Con Ricardo Cabellos me sentí realmente dentro de la música. Por entonces nos hacíamos llamar Los Melódicos de Lince, a cuyos fundadores, Lucho y Rafo Cabellos —su muy querido y admirado hermano—, me uní primero yo y luego Richie.
Lucho y Rafo tenían ya muchas horas de vuelo, reunidos habitualmente para tocar a los Beatles y perfilar improvisaciones que hicieron mucho por su salud y amistad. Yo aparecí cuando Lucho se animó a comprar una batería. No es que yo le tenga pasión al instrumento, mi ambición fue siempre la guitarra, cómo no, pero ya bien avanzados los cuarenta entendí que si soñaba con hacer rock tendría que tocar algo al parecer menos complicado. Así estuvimos unos meses los tres, sobre todo practicando temas propios compuestos por Lucho y Rafo, cuya demanda de talento para este baterista fue mínima, pero no tanta como para renunciar a la idea de ser verdadero integrante de una banda de rock.
Las cosas se fueron acomodando entre nosotros cada vez mejor, Rafo a la guitarra, Lucho con el bajo y yo marcando el ritmo con el bombo y las baquetas, hasta que llegó Richie. No fue nada especial al principio; era solo alguien que sabía tocar; sin embargo, del modo imperceptible en que se mueve alguien que no quiere alardear pero no puede evitar sobresalir, fue añadiendo color, énfasis y un dinamismo personal a nuestras piezas, que hacía que Rafo, Lucho y yo lo elogiáramos sin cortapisas cuando no estaba.
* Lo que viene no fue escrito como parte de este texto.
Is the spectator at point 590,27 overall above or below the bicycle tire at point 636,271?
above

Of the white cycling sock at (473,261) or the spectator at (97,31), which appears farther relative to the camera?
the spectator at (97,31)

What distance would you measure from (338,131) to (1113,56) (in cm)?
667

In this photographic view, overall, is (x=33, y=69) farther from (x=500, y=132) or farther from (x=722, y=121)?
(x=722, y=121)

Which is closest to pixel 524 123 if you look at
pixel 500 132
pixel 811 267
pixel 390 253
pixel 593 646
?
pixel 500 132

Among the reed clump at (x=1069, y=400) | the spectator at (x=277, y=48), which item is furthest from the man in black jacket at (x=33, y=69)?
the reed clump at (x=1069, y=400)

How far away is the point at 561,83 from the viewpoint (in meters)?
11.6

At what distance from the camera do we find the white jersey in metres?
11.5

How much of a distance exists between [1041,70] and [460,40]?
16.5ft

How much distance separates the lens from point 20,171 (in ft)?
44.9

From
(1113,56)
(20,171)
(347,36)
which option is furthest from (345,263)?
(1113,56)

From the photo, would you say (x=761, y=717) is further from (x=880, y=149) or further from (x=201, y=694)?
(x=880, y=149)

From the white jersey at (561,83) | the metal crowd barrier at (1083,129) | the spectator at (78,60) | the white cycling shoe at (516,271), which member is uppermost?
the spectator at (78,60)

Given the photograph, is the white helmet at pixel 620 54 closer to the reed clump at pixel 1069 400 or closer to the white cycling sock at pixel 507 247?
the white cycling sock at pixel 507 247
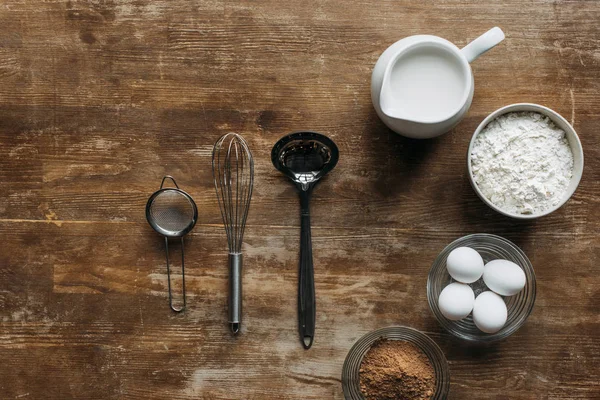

Richie y yo no paramos juntos nunca. Yo solo era el amigo íntimo de su hermano, pero él ofrecía su apoyo, empatía y calor sin demasiados requisitos. Él me ayudó siempre desde su saber, buena disposición y talentos, fuera para copiarme volando un disco difícil de hallar que yo había conseguido por un día, fuera para hacerme una visita al paso para hacer funcionar nuevamente mi computadora (cosa que llevaba a cabo en pocos minutos y con la mano izquierda) o diciéndome qué hacer en determinada situación que involucrara su conocimiento sobre este mundo tecnológico que hoy nos ha terminado por tomar luego ser promesa y convertirse en amenaza. Después nos dejamos de ver, pero los ecos de su brillante paso por este mundo me llegaban sin sorprenderme: Richie fue de aquellos cuya fulguración eran tan obvia a la par que discreta que no podía sorprenderte escuchar algo superlativo sobre él.
Cuando lo conocí estaba dejando de ser niño, el benjamín de los Cabellos, llamado amorosamente y con dulces sonrisas el Hermano Brother, ese preadolescente permanentemente bienhumorado que asistía a las correrías que yo emprendía con Rafo con todo el ímpetu que pueden tener dos compinches en esa edad en que los jóvenes somos una fuerza de la naturaleza, una promesa, acaso una revelación. Ya hubiéramos querido Rafo y yo tener talento para algo como lo tenía Richie para la música; sin embargo, él siempre admiró lo que nos proponíamos hacer. Al menos eso me decían sus gestos y miradas cuando cruzábamos ideas en alguna de las encrucijadas que nos convocaron.
Ahora él ya no está con nosotros, y la memoria empieza a hacer su trabajo para tomar de su paso por el tiempo que compartimos los insumos para hacerlo durar entre nosotros: su sonrisa amplia y franca, la voz pausada y serena, sus movimientos hechos de moderación y cálculo al mismo tiempo, no sé, ese modo suyo de habitar el espacio hasta hacerlo propio sin apabullar ni imponerse.
Quedan ahora dentro de mí la imagen de su guitarra negra y pavonada cuya soberbia apariencia eran reflejo de la elegante sobriedad de su carácter. No rindió a ninguna audiencia con su Ibanez, como muy bien hubiera podido hacerlo, porque eligió ser su único y exigente auditorio. Prefirió encaminar sus potencias en otras direcciones y ámbitos donde ha dejado ya huella nítida y permanente. Guardo conmigo su figura sentada en la casa de Lucho poniendo a punto su guitarra, convertido su iPhone en un fiel afinador que respondía preciso a la pulsación de las cuerdas. Evoco sus carcajadas cuando coincidíamos en detestar algo, sobre todo música, pero siempre con amable ironía. Pero, sobre todo, celebro encontrarme con él entre los recuerdos a los que vuelvo para hallar el sentido de mis días gracias también a su amistad auténtica.